Source Free Unsupervised Domain Adaptation (SFUDA) is critical for deploying deep learning models across diverse clinical settings. However, existing methods are typically designed for low-gap, specific domain shifts and cannot generalize into a unified, multi-modalities, and multi-target framework, which presents a major barrier to real-world application. To overcome this issue, we introduce Tell2Adapt, a novel SFUDA framework that harnesses the vast, generalizable knowledge of the Vision Foundation Model (VFM). Our approach ensures high-fidelity VFM prompts through Context-Aware Prompts Regularization (CAPR), which robustly translates varied text prompts into canonical instructions. This enables the generation of high-quality pseudo-labels for efficiently adapting the lightweight student model to target domain. To guarantee clinical reliability, the framework incorporates Visual Plausibility Refinement (VPR), which leverages the VFM's anatomical knowledge to re-ground the adapted model's predictions in target image's low-level visual features, effectively removing noise and false positives. We conduct one of the most extensive SFUDA evaluations to date, validating our framework across 10 domain adaptation directions and 22 anatomical targets, including brain, cardiac, polyp, and abdominal targets. Our results demonstrate that Tell2Adapt consistently outperforms existing approaches, achieving SOTA for a unified SFUDA framework in medical image segmentation. Code are avaliable at https://github.com/derekshiii/Tell2Adapt.
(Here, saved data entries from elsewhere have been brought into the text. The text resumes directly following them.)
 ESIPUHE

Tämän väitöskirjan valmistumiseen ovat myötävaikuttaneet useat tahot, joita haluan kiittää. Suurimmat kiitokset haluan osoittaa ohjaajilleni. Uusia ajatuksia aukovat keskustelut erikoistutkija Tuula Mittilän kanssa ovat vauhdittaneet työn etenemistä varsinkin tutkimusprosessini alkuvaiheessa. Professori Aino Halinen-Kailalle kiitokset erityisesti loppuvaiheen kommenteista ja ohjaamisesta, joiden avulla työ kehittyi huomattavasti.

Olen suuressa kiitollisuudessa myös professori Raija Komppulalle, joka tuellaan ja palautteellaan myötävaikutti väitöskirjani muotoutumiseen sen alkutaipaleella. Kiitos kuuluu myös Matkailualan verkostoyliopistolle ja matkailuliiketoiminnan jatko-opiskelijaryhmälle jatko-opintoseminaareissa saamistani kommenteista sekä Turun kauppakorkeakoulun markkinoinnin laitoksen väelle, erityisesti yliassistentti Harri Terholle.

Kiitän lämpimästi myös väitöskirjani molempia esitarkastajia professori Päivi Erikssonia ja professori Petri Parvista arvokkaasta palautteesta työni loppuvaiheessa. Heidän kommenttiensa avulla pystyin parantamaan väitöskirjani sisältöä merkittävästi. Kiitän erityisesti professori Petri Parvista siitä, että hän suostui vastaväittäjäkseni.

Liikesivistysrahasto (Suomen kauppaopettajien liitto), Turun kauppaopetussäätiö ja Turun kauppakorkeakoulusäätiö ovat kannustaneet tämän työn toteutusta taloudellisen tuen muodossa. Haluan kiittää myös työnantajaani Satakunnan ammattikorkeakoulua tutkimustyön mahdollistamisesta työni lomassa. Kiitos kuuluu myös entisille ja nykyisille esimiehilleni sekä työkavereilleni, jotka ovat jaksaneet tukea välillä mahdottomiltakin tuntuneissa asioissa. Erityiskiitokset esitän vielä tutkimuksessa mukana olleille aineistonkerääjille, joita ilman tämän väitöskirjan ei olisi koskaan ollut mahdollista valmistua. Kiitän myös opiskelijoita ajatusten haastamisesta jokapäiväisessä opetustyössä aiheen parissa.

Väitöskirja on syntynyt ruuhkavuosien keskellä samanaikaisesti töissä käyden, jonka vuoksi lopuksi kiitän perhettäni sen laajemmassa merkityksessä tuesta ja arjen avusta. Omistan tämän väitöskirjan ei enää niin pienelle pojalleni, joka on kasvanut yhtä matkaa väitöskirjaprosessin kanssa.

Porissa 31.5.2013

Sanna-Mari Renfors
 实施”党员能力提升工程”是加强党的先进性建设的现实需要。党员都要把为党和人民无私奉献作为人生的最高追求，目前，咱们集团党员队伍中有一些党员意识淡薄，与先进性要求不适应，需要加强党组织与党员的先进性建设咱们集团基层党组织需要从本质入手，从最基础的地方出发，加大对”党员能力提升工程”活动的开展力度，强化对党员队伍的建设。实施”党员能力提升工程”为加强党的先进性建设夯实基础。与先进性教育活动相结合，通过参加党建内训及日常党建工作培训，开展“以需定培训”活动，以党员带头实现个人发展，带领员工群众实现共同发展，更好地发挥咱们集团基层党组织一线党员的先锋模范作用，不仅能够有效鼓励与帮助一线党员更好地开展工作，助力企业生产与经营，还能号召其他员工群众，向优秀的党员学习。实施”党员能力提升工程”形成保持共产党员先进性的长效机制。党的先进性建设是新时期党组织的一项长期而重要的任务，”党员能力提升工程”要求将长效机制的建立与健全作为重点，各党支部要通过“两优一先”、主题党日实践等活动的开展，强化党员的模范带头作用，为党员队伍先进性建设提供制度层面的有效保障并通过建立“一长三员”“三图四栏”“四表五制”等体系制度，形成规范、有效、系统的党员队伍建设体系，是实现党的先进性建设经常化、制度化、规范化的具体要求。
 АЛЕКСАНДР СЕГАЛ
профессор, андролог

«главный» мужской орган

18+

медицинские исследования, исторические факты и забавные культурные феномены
Paper Structure (23 sections, 7 equations, 4 figures, 12 tables)

This paper contains 23 sections, 7 equations, 4 figures, 12 tables.

Figures (4)

  • Figure 1: Distribution shift across imaging modalities in BraTS. Kolmogorov-Smirnov statistics quantify the divergence between intensity distributions of the four different imaging modalities.
  • Figure 2: Generalization performance of Tell2Adapt across diverse adaptation tasks. The outermost ring displays the adaptation direction, the middle ring shows Dice score (DICE), while the innermost ring represents the Average Surface Distance (ASD).
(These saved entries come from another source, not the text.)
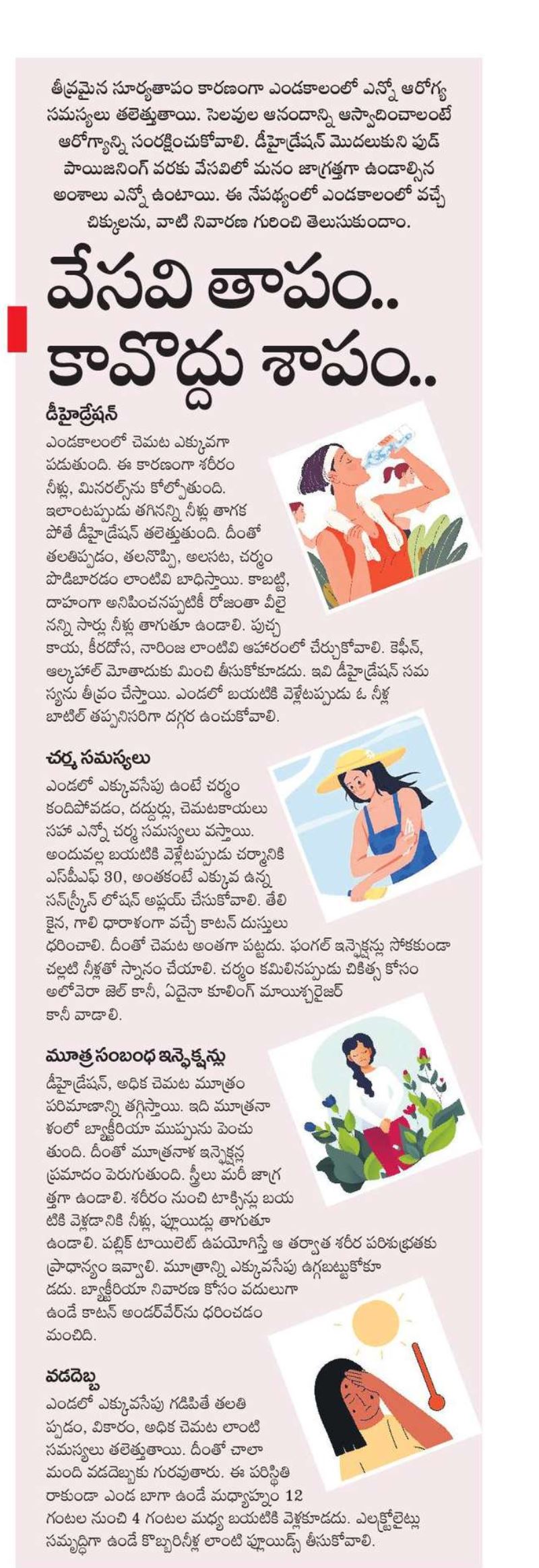 తీవ్రమైన సూర్యతాపం కారణంగా ఎండకాలంలో ఎన్నో ఆరోగ్య సమస్యలు తలెత్తుతాయి. సెలవుల ఆనందాన్ని ఆస్వాదించాలంటే ఆరోగ్యాన్ని సంరక్షించుకోవాలి. డీహైడ్రేషన్ మొదలుకుని ఫుడ్ పాయిజనింగ్ వరకు వేసవిలో మనం జాగ్రత్తగా ఉండాల్సిన అంశాలు ఎన్నో ఉంటాయి. ఈ నేపథ్యంలో ఎండకాలంలో వచ్చే చిక్కులను, వాటి నివారణ గురించి తెలుసుకుందాం.

వేసవి తాపం.. కావొద్దు శాపం..

డీహైడ్రేషన్
ఎండకాలంలో చెమట ఎక్కువగా పడుతుంది. ఈ కారణంగా శరీరం నీళ్లు, మినరల్స్‌ను కోల్పోతుంది. ఇలాంటప్పుడు తగినన్ని నీళ్లు తాగక పోతే డీహైడ్రేషన్ తలెత్తుతుంది. దీంతో తలతిప్పడం, తలనొప్పి, అలసట, చర్మం పొడిబారడం లాంటివి బాధిస్తాయి. కాబట్టి, దాహంగా అనిపించనప్పటికీ రోజంతా వీలైనన్ని సార్లు నీళ్లు తాగుతూ ఉండాలి. పుచ్చకాయ, కీరదోస, నారింజ లాంటివి ఆహారంలో చేర్చుకోవాలి. కెఫీన్, ఆల్కహాల్ మోతాదుకు మించి తీసుకోకూడదు. ఇవి డీహైడ్రేషన్ సమస్యను తీవ్రం చేస్తాయి. ఎండలో బయటికి వెళ్లేటప్పుడు ఓ నీళ్ల బాటిల్ తప్పనిసరిగా దగ్గర ఉంచుకోవాలి.

చర్మ సమస్యలు
ఎండలో ఎక్కువసేపు ఉంటే చర్మం కందిపోవడం, దద్దుర్లు, చెమటకాయలు సహా ఎన్నో చర్మ సమస్యలు వస్తాయి. అందువల్ల బయటికి వెళ్లేటప్పుడు చర్మానికి ఎస్‌పీఎఫ్ 30, అంతకంటే ఎక్కువ ఉన్న సన్‌స్క్రీన్ లోషన్ అప్లయ్ చేసుకోవాలి. తేలికైన, గాలి ధారాళంగా వచ్చే కాటన్ దుస్తులు ధరించాలి. దీంతో చెమట అంతగా పట్టదు. ఫంగల్ ఇన్ఫెక్షన్లు సోకకుండా చల్లటి నీళ్లతో స్నానం చేయాలి. చర్మం కమిలినప్పుడు చికిత్స కోసం అలోవెరా జెల్ కానీ, ఏదైనా కూలింగ్ మాయిశ్చరైజర్ కానీ వాడాలి.

మూత్ర సంబంధ ఇన్ఫెక్షన్లు
డీహైడ్రేషన్, అధిక చెమట మూత్రం పరిమాణాన్ని తగ్గిస్తాయి. ఇది మూత్రనాళంలో బ్యాక్టీరియా ముప్పును పెంచుతుంది. దీంతో మూత్రనాళ ఇన్ఫెక్షన్ల ప్రమాదం పెరుగుతుంది. స్త్రీలు మరీ జాగ్రత్తగా ఉండాలి. శరీరం నుంచి టాక్సిన్లు బయటికి వెళ్లడానికి నీళ్లు, ఫ్లూయిడ్లు తాగుతూ ఉండాలి. పబ్లిక్ టాయిలెట్ ఉపయోగిస్తే ఆ తర్వాత శరీర పరిశుభ్రతకు ప్రాధాన్యం ఇవ్వాలి. మూత్రాన్ని ఎక్కువసేపు ఉగ్గబట్టుకోకూడదు. బ్యాక్టీరియా నివారణ కోసం వదులుగా ఉండే కాటన్ అండర్‌వేర్‌ను ధరించడం మంచిది.

వడదెబ్బ
ఎండలో ఎక్కువసేపు గడిపితే తలతిప్పడం, వికారం, అధిక చెమట లాంటి సమస్యలు తలెత్తుతాయి. దీంతో చాలా మంది వడదెబ్బకు గురవుతారు. ఈ పరిస్థితి రాకుండా ఎండ బాగా ఉండే మధ్యాహ్నం 12 గంటల నుంచి 4 గంటల మధ్య బయటికి వెళ్లకూడదు. ఎలక్ట్రోలైట్లు సమృద్ధిగా ఉండే కొబ్బరినీళ్ల లాంటి ఫ్లూయిడ్స్ తీసుకోవాలి.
  • Figure 3: Overview of Tell2Adapt, a unified SFUDA framework. The workflow decouples pseudo-label generation from the source model by leveraging VFM guided by text prompts. We introduce CAPR to standardize these prompts, enabling the VFM to generate high-fidelity pseudo-labels. This knowledge is then distilled into the lightweight source model via self-training and refined using VPR.
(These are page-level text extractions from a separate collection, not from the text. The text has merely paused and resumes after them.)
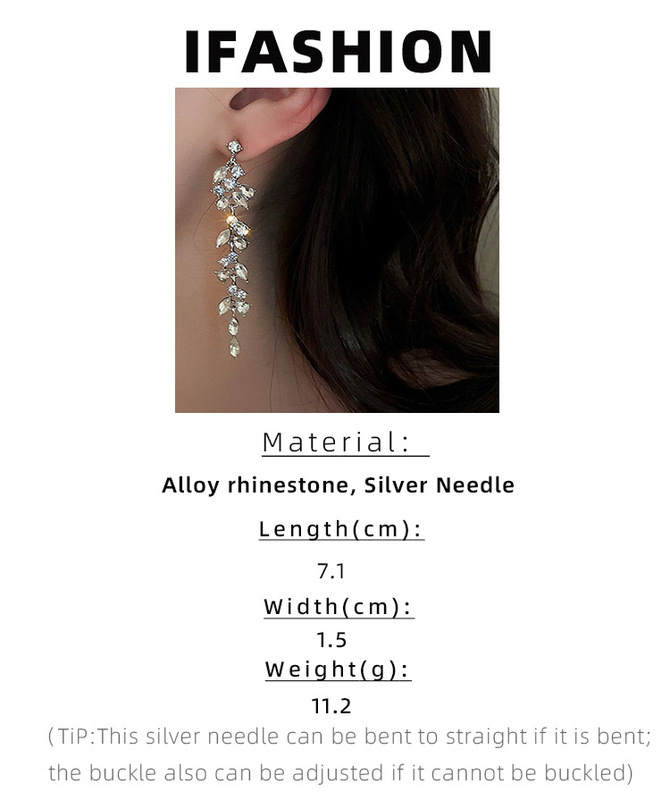 IFASHION

Material:

Alloy rhinestone, Silver Needle

Length(cm):

7.1

Width(cm):

1.5

Weight(g):

11.2

(TiP:This silver needle can be bent to straight if it is bent; the buckle also can be adjusted if it cannot be buckled)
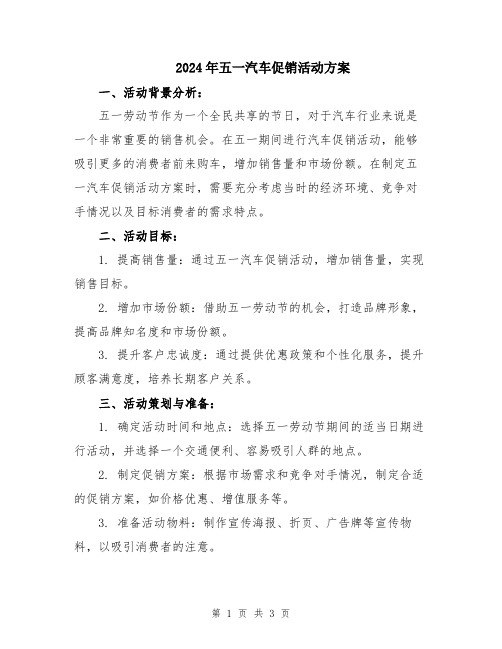 2024年五一汽车促销活动方案

一、活动背景分析：

五一劳动节作为一个全民共享的节日，对于汽车行业来说是一个非常重要的销售机会。在五一期间进行汽车促销活动，能够吸引更多的消费者前来购车，增加销售量和市场份额。在制定五一汽车促销活动方案时，需要充分考虑当时的经济环境、竞争对手情况以及目标消费者的需求特点。

二、活动目标：

1. 提高销售量：通过五一汽车促销活动，增加销售量，实现销售目标。

2. 增加市场份额：借助五一劳动节的机会，打造品牌形象，提高品牌知名度和市场份额。

3. 提升客户忠诚度：通过提供优惠政策和个性化服务，提升顾客满意度，培养长期客户关系。

三、活动策划与准备：

1. 确定活动时间和地点：选择五一劳动节期间的适当日期进行活动，并选择一个交通便利、容易吸引人群的地点。

2. 制定促销方案：根据市场需求和竞争对手情况，制定合适的促销方案，如价格优惠、增值服务等。

3. 准备活动物料：制作宣传海报、折页、广告牌等宣传物料，以吸引消费者的注意。

第 1 页 共 3 页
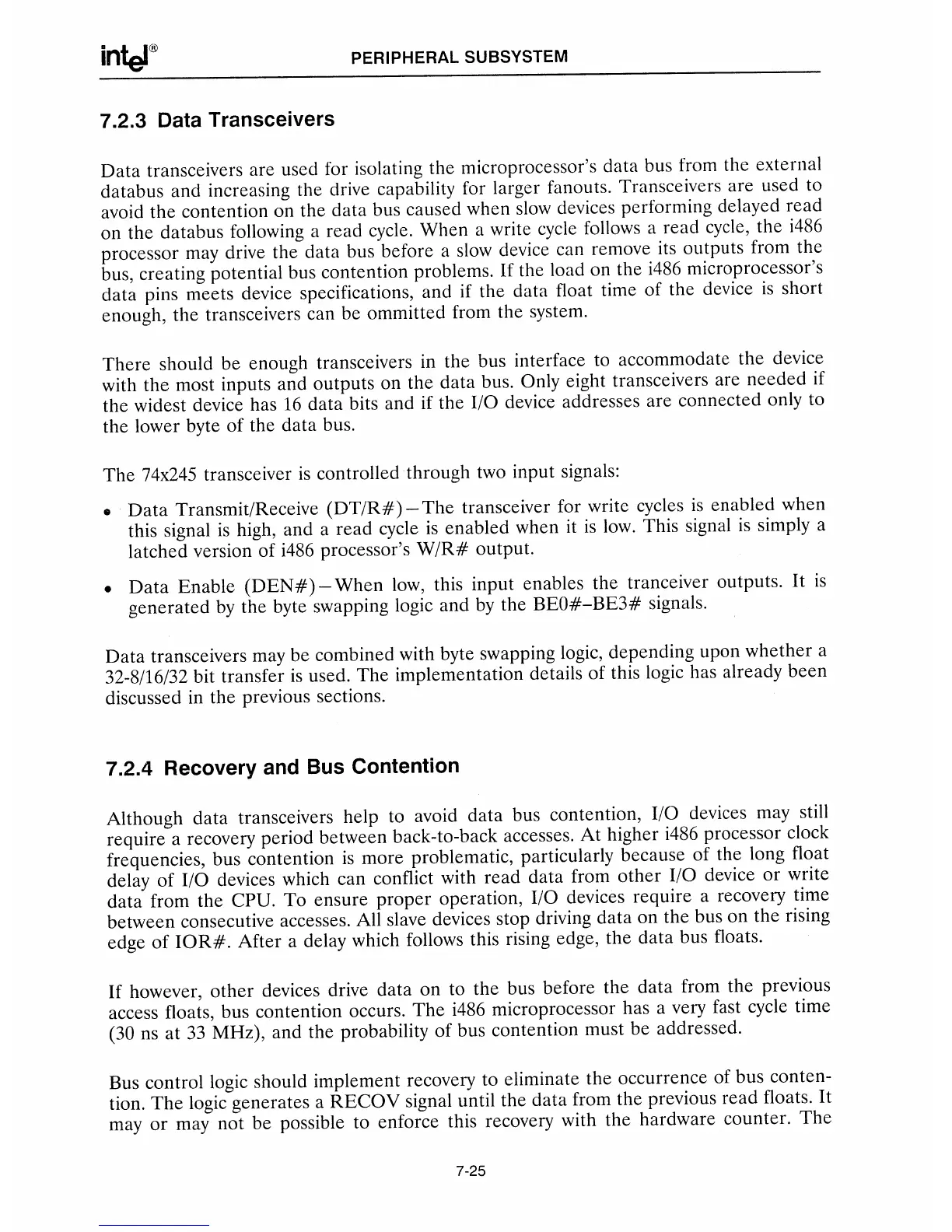 intel®

PERIPHERAL SUBSYSTEM

7.2.3 Data Transceivers

Data transceivers are used for isolating the microprocessor's data bus from the external databus and increasing the drive capability for larger fanouts. Transceivers are used to avoid the contention on the data bus caused when slow devices performing delayed read on the databus following a read cycle. When a write cycle follows a read cycle, the i486 processor may drive the data bus before a slow device can remove its outputs from the bus, creating potential bus contention problems. If the load on the i486 microprocessor's data pins meets device specifications, and if the data float time of the device is short enough, the transceivers can be ommitted from the system.

There should be enough transceivers in the bus interface to accommodate the device with the most inputs and outputs on the data bus. Only eight transceivers are needed if the widest device has 16 data bits and if the I/O device addresses are connected only to the lower byte of the data bus.

The 74x245 transceiver is controlled through two input signals:

• Data Transmit/Receive (DT/R#)—The transceiver for write cycles is enabled when this signal is high, and a read cycle is enabled when it is low. This signal is simply a latched version of i486 processor's W/R# output.

• Data Enable (DEN#)—When low, this input enables the tranceiver outputs. It is generated by the byte swapping logic and by the BE0#–BE3# signals.

Data transceivers may be combined with byte swapping logic, depending upon whether a 32-8/16/32 bit transfer is used. The implementation details of this logic has already been discussed in the previous sections.

7.2.4 Recovery and Bus Contention

Although data transceivers help to avoid data bus contention, I/O devices may still require a recovery period between back-to-back accesses. At higher i486 processor clock frequencies, bus contention is more problematic, particularly because of the long float delay of I/O devices which can conflict with read data from other I/O device or write data from the CPU. To ensure proper operation, I/O devices require a recovery time between consecutive accesses. All slave devices stop driving data on the bus on the rising edge of IOR#. After a delay which follows this rising edge, the data bus floats.

If however, other devices drive data on to the bus before the data from the previous access floats, bus contention occurs. The i486 microprocessor has a very fast cycle time (30 ns at 33 MHz), and the probability of bus contention must be addressed.

Bus control logic should implement recovery to eliminate the occurrence of bus contention. The logic generates a RECOV signal until the data from the previous read floats. It may or may not be possible to enforce this recovery with the hardware counter. The

7-25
  • Figure 4: Qualitative results of Tell2Adapt demonstrate its strong generalization capability across diverse and challenging SFUDA directions. The figure presents segmentation outputs from Tell2Adapt adapted to various target domains. Specifically, the first and second rows show MR-CT adaptation for abdominal targets in AMOS, while the third row illustrates extreme-gap adaptation in cardiac targets (MR-US), single target adaptation in polyp (Kvasir-CVCDB), and multi-sequence adaptation in brain targets (T1n-T2w and T1c-T2f).